Song Meaning
The lyrics immediately throw us into a peculiar standoff with fate. The speaker is passively "waiting on an invitation" for something inevitable, yet simultaneously extends a defiant, almost celebratory, call to "Come on doom, let's party." There's a palpable tension between anticipation and a strange kind of resignation.
The central emotional conflict here isn't fear, but a complex, oscillating relationship with an impending end. The speaker isn't running from "doom"; they're inviting it in, perhaps out of weariness or a desire to get it over with. The repetitive plea to "Get it over" underscores a profound exhaustion with the current state of limbo, a desperate longing for finality.
The most striking craft element is the stark contrast presented across the two verses. In Verse 1, the speaker is "waving like a teenager" and "playing like it's already over." Yet, in Verse 2, this shifts dramatically to waving like a dignified dowager and playing as if it's "gonna last forever." This creates a dizzying sense of a narrator caught between youthful eagerness and aged resignation, between fatalism and a strange, perhaps deluded, hope for endlessness, highlighting a profound internal struggle.
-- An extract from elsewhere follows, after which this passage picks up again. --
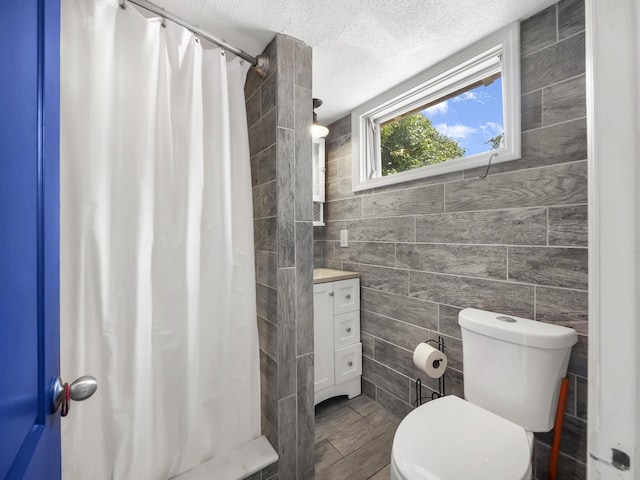 8 Davis St, Saint Augustine, FL 32084 - bathroom with tile walls, vanity, a textured ceiling, toilet, and curtained shower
These lyrics are effective because they don't offer easy answers. The speaker's contradictory stances – welcoming doom while also wanting it to end, or simultaneously believing it's over and will last forever – resonate with the messy reality of confronting difficult truths. The direct address to "doom" transforms an abstract concept into an almost personified entity, making the speaker's defiant invitation feel both absurd and deeply human. The relentless repetition of "Get it over" builds a hypnotic plea, capturing the agonizing wait for an inevitable conclusion.